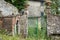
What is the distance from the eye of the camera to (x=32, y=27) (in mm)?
14953

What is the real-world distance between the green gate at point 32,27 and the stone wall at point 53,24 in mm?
677

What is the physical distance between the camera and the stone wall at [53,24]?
14.6 metres

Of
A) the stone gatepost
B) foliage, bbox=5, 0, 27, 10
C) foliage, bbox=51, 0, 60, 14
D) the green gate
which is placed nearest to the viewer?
the stone gatepost

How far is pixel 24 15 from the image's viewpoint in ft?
49.4

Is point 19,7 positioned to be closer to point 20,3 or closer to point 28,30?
point 20,3

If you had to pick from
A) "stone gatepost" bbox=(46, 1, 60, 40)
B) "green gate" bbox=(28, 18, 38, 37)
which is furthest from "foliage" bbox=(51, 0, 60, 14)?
"green gate" bbox=(28, 18, 38, 37)

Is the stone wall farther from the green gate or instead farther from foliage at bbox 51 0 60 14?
foliage at bbox 51 0 60 14

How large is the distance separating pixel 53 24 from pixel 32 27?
112cm

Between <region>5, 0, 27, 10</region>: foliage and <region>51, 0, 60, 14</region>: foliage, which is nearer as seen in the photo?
<region>51, 0, 60, 14</region>: foliage

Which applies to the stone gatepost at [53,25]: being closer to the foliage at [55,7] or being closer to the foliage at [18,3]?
the foliage at [55,7]

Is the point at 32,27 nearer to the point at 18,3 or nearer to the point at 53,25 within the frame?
the point at 53,25

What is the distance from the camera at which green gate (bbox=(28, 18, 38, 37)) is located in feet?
48.7

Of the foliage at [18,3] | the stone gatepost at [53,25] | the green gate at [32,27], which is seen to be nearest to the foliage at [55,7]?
the stone gatepost at [53,25]

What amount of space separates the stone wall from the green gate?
677 millimetres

•••

Исходный запрос
Оформите все строки выше как JSON-массив, по одному строковому значению на каждую непустую строку. Изображения в ответ не включайте.

Результат
[
  "What is the distance from the eye of the camera to (x=32, y=27) (in mm)?",
  "14953",
  "What is the real-world distance between the green gate at point 32,27 and the stone wall at point 53,24 in mm?",
  "677",
  "What is the physical distance between the camera and the stone wall at [53,24]?",
  "14.6 metres",
  "Of",
  "A) the stone gatepost",
  "B) foliage, bbox=5, 0, 27, 10",
  "C) foliage, bbox=51, 0, 60, 14",
  "D) the green gate",
  "which is placed nearest to the viewer?",
  "the stone gatepost",
  "How far is pixel 24 15 from the image's viewpoint in ft?",
  "49.4",
  "Is point 19,7 positioned to be closer to point 20,3 or closer to point 28,30?",
  "point 20,3",
  "If you had to pick from",
  "A) \"stone gatepost\" bbox=(46, 1, 60, 40)",
  "B) \"green gate\" bbox=(28, 18, 38, 37)",
  "which is furthest from \"foliage\" bbox=(51, 0, 60, 14)?",
  "\"green gate\" bbox=(28, 18, 38, 37)",
  "Is the stone wall farther from the green gate or instead farther from foliage at bbox 51 0 60 14?",
  "foliage at bbox 51 0 60 14",
  "How large is the distance separating pixel 53 24 from pixel 32 27?",
  "112cm",
  "Between <region>5, 0, 27, 10</region>: foliage and <region>51, 0, 60, 14</region>: foliage, which is nearer as seen in the photo?",
  "<region>51, 0, 60, 14</region>: foliage",
  "Which applies to the stone gatepost at [53,25]: being closer to the foliage at [55,7] or being closer to the foliage at [18,3]?",
  "the foliage at [55,7]",
  "Is the point at 32,27 nearer to the point at 18,3 or nearer to the point at 53,25 within the frame?",
  "the point at 53,25",
  "What is the distance from the camera at which green gate (bbox=(28, 18, 38, 37)) is located in feet?",
  "48.7",
  "Of the foliage at [18,3] | the stone gatepost at [53,25] | the green gate at [32,27], which is seen to be nearest to the foliage at [55,7]?",
  "the stone gatepost at [53,25]",
  "What amount of space separates the stone wall from the green gate?",
  "677 millimetres"
]